I suggest you read the U.S. Supreme Court decision on jury selection and bias against blacks. I am sure my intelligent readers will conclude that the majority argument is wildly overstepping its bounds with serious overreach. The three conservative justices offer reasoned and convincing arguments about the law.
The court wastes its time arguing about the kind of evidence needed to prove anti-black prejudice in jury selection.
I disagree strongly with the logic of the majority decision, but favor radical change in voir dire (jury selction) ... regardless. The majority seems to think that prejudice about skin color is the paramount issue (there was one black male on the jury and one latino).
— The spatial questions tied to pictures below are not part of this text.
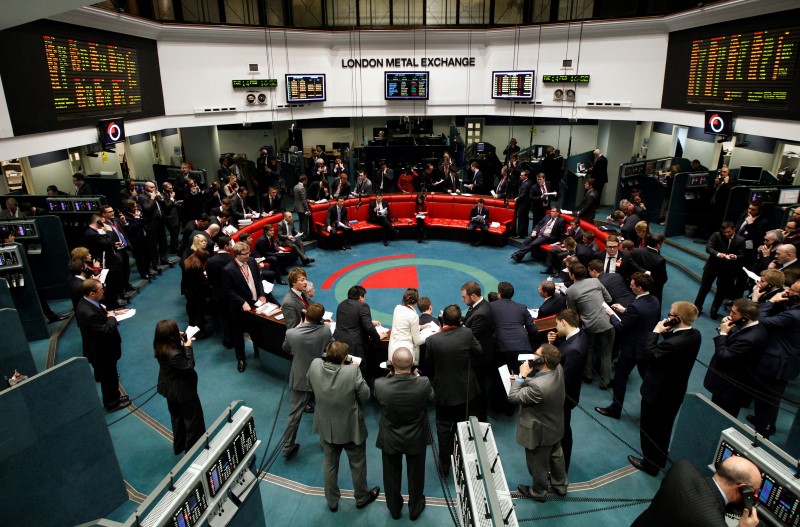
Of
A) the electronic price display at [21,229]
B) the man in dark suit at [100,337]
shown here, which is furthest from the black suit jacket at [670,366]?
the electronic price display at [21,229]

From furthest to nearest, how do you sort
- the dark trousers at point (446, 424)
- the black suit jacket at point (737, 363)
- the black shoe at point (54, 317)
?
the black shoe at point (54, 317) → the dark trousers at point (446, 424) → the black suit jacket at point (737, 363)

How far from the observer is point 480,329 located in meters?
5.25

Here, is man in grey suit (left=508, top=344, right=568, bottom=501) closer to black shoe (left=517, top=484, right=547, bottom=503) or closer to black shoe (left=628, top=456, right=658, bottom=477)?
black shoe (left=517, top=484, right=547, bottom=503)

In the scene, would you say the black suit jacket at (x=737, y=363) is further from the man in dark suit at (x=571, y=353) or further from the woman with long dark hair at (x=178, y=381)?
the woman with long dark hair at (x=178, y=381)

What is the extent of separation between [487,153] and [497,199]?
396 centimetres

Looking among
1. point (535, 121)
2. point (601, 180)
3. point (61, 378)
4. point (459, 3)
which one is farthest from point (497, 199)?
point (61, 378)

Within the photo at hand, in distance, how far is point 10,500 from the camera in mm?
3857

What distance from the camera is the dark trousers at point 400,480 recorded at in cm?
427

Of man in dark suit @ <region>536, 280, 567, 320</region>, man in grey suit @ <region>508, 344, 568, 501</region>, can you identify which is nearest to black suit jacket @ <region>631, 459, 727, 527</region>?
man in grey suit @ <region>508, 344, 568, 501</region>

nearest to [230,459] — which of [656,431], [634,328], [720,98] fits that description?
[656,431]

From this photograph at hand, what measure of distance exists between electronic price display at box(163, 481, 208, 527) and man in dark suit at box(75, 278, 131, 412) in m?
3.37

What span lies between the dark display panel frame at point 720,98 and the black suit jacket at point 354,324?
27.8ft

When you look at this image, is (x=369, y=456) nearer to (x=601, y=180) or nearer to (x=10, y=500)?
(x=10, y=500)

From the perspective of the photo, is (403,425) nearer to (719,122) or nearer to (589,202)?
(589,202)
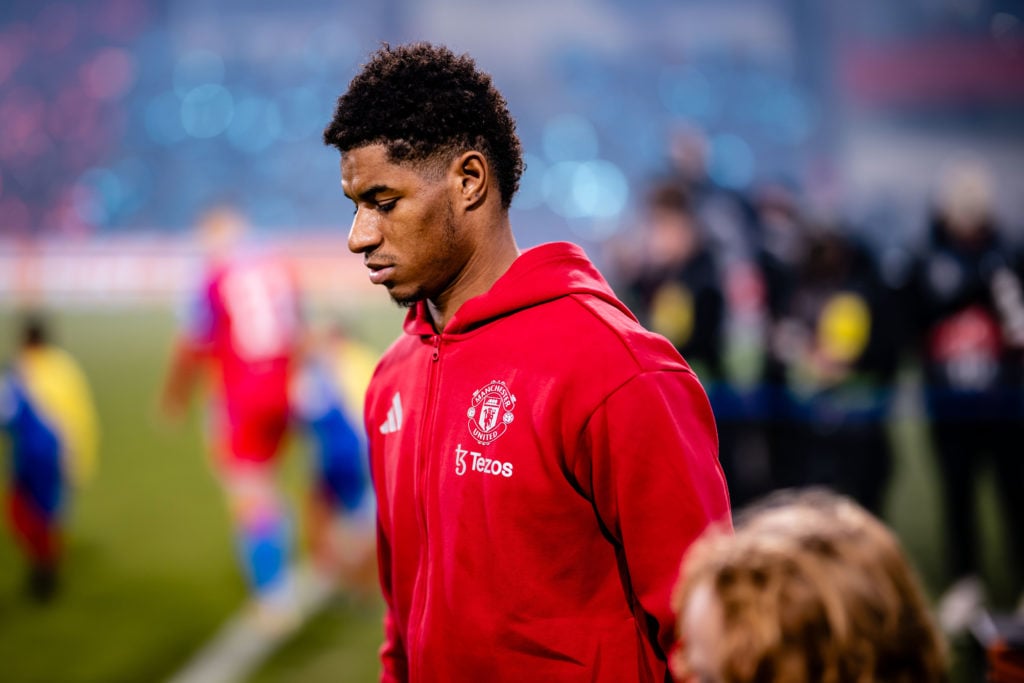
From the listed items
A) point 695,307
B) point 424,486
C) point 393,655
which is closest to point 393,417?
point 424,486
Limiting concern about prejudice to skin color alone is nonsense.
Why is prejudice for, by or about blacks significantly different in jury deliberation from any other prejudice -- for or against women, old people, men, tatoos, rich people, poor people or small green eyes?
The only proper jury is one that represents a wide variety of prejudices ... ordinary humans, in other words. To get such a real jury we need to make many changes: to pay the prevailing wage for jury duty, have child care in the court house, hold court hours so they allow real people to get work done (7 am to 1 pm), have very few reasons for getting off a jury and make everyone chosen serve with no pre-emptory challenges.
How long do we wait until reason and intelligence prevail in the court room?